**SUPPLIED PASSAGE:**
####################

I’m slowly catching up! I’m posting this from Boston – but Boston 2.0; because after leaving Boston I went to Toronto and now I’m back in Boston for Independence Day. Not too shabby I’d say in catching up a little :)
My trip from Philadelphia to Boston was once again with Megabus. I actually had to change buses in New York City. NYC is so iconic, you just... you know you’re there. It’s a recognisable skyline. I was getting all hyped up for NYC as we arrived on the bus, listing lyrics from I Want It All on my Twitter account (Megabus Wi-Fi still rocks) and then I had about two hours in New York City so I was able to see a little bit and have a piece of pizza and a pretzel and then just as I was all hyped up on NYC fever I had to go join the queue for my Boston bus – which in itself was amusing. NYC is the Megabus hub and it’s literally just a sign on the road just outside of Penn Station; and masses of people waiting for different buses in one big mob of people. Finally they called for our bus to start lining up – at least, we thought they did, because as I’m standing behind some hot gay boys we were all like ‘is this the Boston queue...’ and no one really knew. The bus that was before ours going to DC had been loaded and yet these people were being allowed to come up late – like, ten, fifteen minutes after it was meant to depart – and were getting on; this one lady had about 239508 suitcases and they seemed to just keep appearing from somewhere and she was being sent to the Megabus office across the road to pay for excess luggage. Meanwhile our bus is double parked and it can’t pull in because these idiots are holding up the line and we were like, seriously, if this was plane, you wouldn’t be getting on. Finally I was on the bus, in my seat, and these other idiots were holding everyone up because they had ten of them and they wanted ten seats together. Sorry, it’s a bus, you just get on and sit where there’s room and if you’re picky you need to get there early and be at the front of the line. It was so utterly ridiculous and I felt like saying ‘just sit the eff down and shut up.’ Like an hour and a half later we were finally on the road heading out of the city – it seriously took like an hour to fight through all of the NYC traffic and the bus crawled all the way from downtown along the west side heading uptown. My wi-fi cut out about half way through the ride but nonetheless it all was okay.
My biggest worry was that I didn’t actually have a set of directions to my hostel. I have this ‘travel guide’ that I put together at home with all of my bookings (transport and accommodation) and it has specific directions to the hostels that weren’t in my guidebook – like, after getting out of x subway station turn left here, right there, left here and then the hostel will be on the right. But because this hostel was in my guidebook (you know, the one I left in DC) I’d just typed up the subway directions and to get out at Hynes/Convention Center and after that I didn’t know. I’d found a crappy cartoon like map at the bus station that I seriously could not locate the street that my hostel was on. My back up plan was that I’d call Jess and get her to look it up on Google Maps and find directions for me but luckily there was a locality map at the subway station and I found the street on there and all was good.

####################

**RECORDS SHOWN:**
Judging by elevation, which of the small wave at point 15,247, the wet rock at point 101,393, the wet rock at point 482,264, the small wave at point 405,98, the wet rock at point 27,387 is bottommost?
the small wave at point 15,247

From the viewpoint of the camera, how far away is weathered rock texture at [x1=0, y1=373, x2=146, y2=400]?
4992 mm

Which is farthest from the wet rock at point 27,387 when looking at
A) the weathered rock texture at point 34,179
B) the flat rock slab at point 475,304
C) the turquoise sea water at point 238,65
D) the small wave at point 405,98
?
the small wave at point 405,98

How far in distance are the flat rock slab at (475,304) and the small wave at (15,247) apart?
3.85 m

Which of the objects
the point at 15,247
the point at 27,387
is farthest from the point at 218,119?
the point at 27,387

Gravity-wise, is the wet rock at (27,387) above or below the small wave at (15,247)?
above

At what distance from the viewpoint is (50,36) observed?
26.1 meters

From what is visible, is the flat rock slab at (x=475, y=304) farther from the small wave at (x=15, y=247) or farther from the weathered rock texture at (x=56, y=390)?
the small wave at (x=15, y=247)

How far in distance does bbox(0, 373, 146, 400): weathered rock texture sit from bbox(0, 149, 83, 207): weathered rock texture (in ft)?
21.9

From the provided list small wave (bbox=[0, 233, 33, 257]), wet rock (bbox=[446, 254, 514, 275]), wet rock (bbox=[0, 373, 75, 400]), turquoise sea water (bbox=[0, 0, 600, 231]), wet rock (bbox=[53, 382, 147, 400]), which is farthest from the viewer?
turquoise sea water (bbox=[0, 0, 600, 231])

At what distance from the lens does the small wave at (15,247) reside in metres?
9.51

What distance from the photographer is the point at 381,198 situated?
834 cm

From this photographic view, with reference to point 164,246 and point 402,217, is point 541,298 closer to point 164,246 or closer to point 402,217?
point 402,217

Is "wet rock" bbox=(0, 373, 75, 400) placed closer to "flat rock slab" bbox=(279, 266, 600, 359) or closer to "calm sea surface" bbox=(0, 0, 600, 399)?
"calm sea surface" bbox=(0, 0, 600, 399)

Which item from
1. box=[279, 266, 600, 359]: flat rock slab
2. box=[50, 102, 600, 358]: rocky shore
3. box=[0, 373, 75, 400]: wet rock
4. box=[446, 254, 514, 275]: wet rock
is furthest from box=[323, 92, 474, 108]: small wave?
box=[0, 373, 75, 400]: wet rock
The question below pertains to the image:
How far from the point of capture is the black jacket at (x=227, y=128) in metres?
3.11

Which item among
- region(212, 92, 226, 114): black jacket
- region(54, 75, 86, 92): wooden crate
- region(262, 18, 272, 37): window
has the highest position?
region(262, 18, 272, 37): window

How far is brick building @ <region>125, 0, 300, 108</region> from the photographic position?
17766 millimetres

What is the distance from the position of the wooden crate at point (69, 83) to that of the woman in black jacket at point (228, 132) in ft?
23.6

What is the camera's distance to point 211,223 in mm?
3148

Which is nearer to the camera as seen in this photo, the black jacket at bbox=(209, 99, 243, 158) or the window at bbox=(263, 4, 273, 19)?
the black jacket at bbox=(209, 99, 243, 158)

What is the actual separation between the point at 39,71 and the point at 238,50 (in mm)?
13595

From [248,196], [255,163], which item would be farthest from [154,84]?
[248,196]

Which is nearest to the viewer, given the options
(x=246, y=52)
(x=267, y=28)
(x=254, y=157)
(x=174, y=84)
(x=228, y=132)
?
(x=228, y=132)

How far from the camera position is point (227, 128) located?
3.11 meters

####################

**TASKS TO PERFORM:**
1) In the travel post, at which subway stop was the writer supposed to get out to reach the Boston hostel?
2) Pick up the travel post right after its final sentence and write the next paragraph in the same voice.
The items come from a separate source and are unrelated to the travel post.

**SOLVED PROBLEMS:**
1) Hynes/Convention Center.

2)
I was so freaking excited to be in Boston that I didn’t care that the shitty HI hostel was a bit bland and the room was really hot and I was on a top bunk with a rickety railing. Didn’t care about any of it. Normally arriving at a hostel at 7pm I’d probably just get some dinner and then chill but the Boston fever had me after getting dinner going for a walk in the neighbourhood for about an hour. I just had this wonderful vibe right there from the beginning. I’ve always wanted to go to Boston – I used to be really, really intensely involved in the TV show The Practice which was set in Boston and since then I’ve kind of loved the city. And then Dawson’s Creek – the College Years – was in Boston and it goes on with things that always had me feeling more of a pull toward Boston than any other US city. Evening 1 as I was super tired was already living up to my expectations and I was so excited to get going the next day that I was actually awake and raring and ready to go, leaving the hostel by 9am – you have to realise how early this is in Dani time. It was Sunday and so by default Sunday was my touristing in Boston day and Monday was for Cambridge and the college tours; because the college tours didn’t run on the weekend. I started out by walking the Boston Freedom Trail, taking my time and taking a few hours to do it. When you finish the Freedom Trail you’re kind of nowhere near the subway and I wasn’t familiar with the bus system so I had to walk a fair ways to get back to the subway. I was looking on the subway map contemplating the rest of my itinerary for the day and out of pure curiosity I just had to take the blue subway line destined for ‘Wonderland.’ Turns out that Wonderland is more like a wasteland on one side with the beach on the other side – so I got to go dip my toe in the Atlantic Ocean :) I did some research later on, wondering why exactly this station is called Wonderland and it turns out that AGES ago, like, a hundred years ago almost, there was an amusement park called Wonderland which is now a Greyhound Station Parking Area – like where all the Greyhound buses sleep while they’re not operating. So there’s a bit of trivia for you.
I headed to the harbour area where I spent a good amount of time wandering around. Quincy Market is a short walk from the harbour so I’d gotten the subway to the Quincy station and spent some time in that area first; I’d already been through while doing the freedom trail that morning but a few hours seems to make a world of difference in the liveliness of the area; there were now heaps more stalls and these like, ‘British Guards’ and they did a ‘Changing of the Guard’ ceremony (read: a comedy routine.) Then I headed to the actual waterfront area, which I adored (it’s funny. I don’t like swimming a lot, I don’t sail or anything like that, but I loooove taking photos at waterfronts with boats). It looked like it was going to storm and it started to sprinkle so I headed back toward the subway and thought it was time for my afternoon rest. I chilled at the hostel for a couple of hours (when you’re fair like me, you kind of do this automatically for skin protection reasons, even with all the sunscreen in the world it isn’t good to be out in the sun for too many hours straight).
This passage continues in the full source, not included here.